#### Task description
The entries below should be transcribed in their entirety, exactly as written.

#### Available records
______
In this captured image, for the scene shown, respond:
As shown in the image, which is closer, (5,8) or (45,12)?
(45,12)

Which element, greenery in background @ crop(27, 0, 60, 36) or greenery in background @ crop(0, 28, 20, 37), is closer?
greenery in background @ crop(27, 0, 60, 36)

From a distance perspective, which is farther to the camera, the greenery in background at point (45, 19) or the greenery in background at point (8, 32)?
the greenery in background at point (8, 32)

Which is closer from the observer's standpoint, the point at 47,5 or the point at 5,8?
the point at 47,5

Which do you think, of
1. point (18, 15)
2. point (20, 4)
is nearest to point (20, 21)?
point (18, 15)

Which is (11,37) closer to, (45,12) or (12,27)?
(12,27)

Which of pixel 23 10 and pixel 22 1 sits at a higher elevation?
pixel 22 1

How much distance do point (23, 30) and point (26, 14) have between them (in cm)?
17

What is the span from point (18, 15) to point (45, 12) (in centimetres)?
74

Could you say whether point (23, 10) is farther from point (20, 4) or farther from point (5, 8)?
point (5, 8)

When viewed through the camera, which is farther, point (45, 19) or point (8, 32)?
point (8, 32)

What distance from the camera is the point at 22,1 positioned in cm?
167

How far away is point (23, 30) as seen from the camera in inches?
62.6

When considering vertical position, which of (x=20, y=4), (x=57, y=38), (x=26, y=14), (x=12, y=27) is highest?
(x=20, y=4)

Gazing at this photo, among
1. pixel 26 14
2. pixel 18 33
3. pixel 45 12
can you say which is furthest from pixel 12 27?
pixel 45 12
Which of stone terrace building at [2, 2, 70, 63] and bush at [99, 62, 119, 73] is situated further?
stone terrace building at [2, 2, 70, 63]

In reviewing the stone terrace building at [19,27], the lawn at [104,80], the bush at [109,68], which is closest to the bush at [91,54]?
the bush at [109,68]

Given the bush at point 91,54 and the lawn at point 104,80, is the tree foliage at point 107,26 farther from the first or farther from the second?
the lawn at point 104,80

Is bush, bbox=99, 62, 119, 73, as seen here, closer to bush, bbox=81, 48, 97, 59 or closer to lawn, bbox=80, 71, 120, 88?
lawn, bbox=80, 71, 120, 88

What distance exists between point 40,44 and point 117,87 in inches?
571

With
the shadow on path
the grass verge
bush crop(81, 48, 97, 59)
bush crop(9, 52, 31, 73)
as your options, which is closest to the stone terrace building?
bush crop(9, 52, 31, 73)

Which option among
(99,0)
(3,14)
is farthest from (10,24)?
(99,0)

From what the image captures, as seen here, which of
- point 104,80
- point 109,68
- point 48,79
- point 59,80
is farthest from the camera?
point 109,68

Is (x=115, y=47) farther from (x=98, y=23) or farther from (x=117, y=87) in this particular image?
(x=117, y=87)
______
#### Complete output
In this captured image, for the scene shown, respond:
As shown in the image, which is closer, (5,8) or (45,12)?
(45,12)

Which element, greenery in background @ crop(27, 0, 60, 36) or greenery in background @ crop(0, 28, 20, 37), is closer?
greenery in background @ crop(27, 0, 60, 36)

From a distance perspective, which is farther to the camera, the greenery in background at point (45, 19) or the greenery in background at point (8, 32)?
the greenery in background at point (8, 32)

Which is closer from the observer's standpoint, the point at 47,5 or the point at 5,8?
the point at 47,5

Which do you think, of
1. point (18, 15)
2. point (20, 4)
is nearest to point (20, 21)?
point (18, 15)

Which is (11,37) closer to, (45,12) or (12,27)?
(12,27)

Which of pixel 23 10 and pixel 22 1 sits at a higher elevation?
pixel 22 1

How much distance do point (23, 30) and point (26, 14) have between them (in cm)?
17

What is the span from point (18, 15) to point (45, 12) (in centimetres)?
74

Could you say whether point (23, 10) is farther from point (20, 4) or farther from point (5, 8)?
point (5, 8)

When viewed through the camera, which is farther, point (45, 19) or point (8, 32)?
point (8, 32)

What distance from the camera is the point at 22,1 positioned in cm?
167

How far away is point (23, 30) as seen from the camera in inches?
62.6

When considering vertical position, which of (x=20, y=4), (x=57, y=38), (x=26, y=14), (x=12, y=27) is highest?
(x=20, y=4)

Gazing at this photo, among
1. pixel 26 14
2. pixel 18 33
3. pixel 45 12
can you say which is furthest from pixel 12 27?
pixel 45 12
Which of stone terrace building at [2, 2, 70, 63] and bush at [99, 62, 119, 73] is situated further?
stone terrace building at [2, 2, 70, 63]

In reviewing the stone terrace building at [19,27], the lawn at [104,80], the bush at [109,68], which is closest to the bush at [91,54]?
the bush at [109,68]

Given the bush at point 91,54 and the lawn at point 104,80, is the tree foliage at point 107,26 farther from the first or farther from the second?
the lawn at point 104,80

Is bush, bbox=99, 62, 119, 73, as seen here, closer to bush, bbox=81, 48, 97, 59 or closer to lawn, bbox=80, 71, 120, 88?
lawn, bbox=80, 71, 120, 88

What distance exists between point 40,44 and point 117,87 in inches?
571

With
the shadow on path
the grass verge
bush crop(81, 48, 97, 59)
bush crop(9, 52, 31, 73)
as your options, which is closest to the stone terrace building?
bush crop(9, 52, 31, 73)

Which option among
(99,0)
(3,14)
is farthest from (10,24)?
(99,0)

From what the image captures, as seen here, which of
- point 104,80
- point 109,68
- point 48,79
- point 59,80
is farthest from the camera?
point 109,68

Is (x=115, y=47) farther from (x=98, y=23) or farther from (x=117, y=87) in this particular image?
(x=117, y=87)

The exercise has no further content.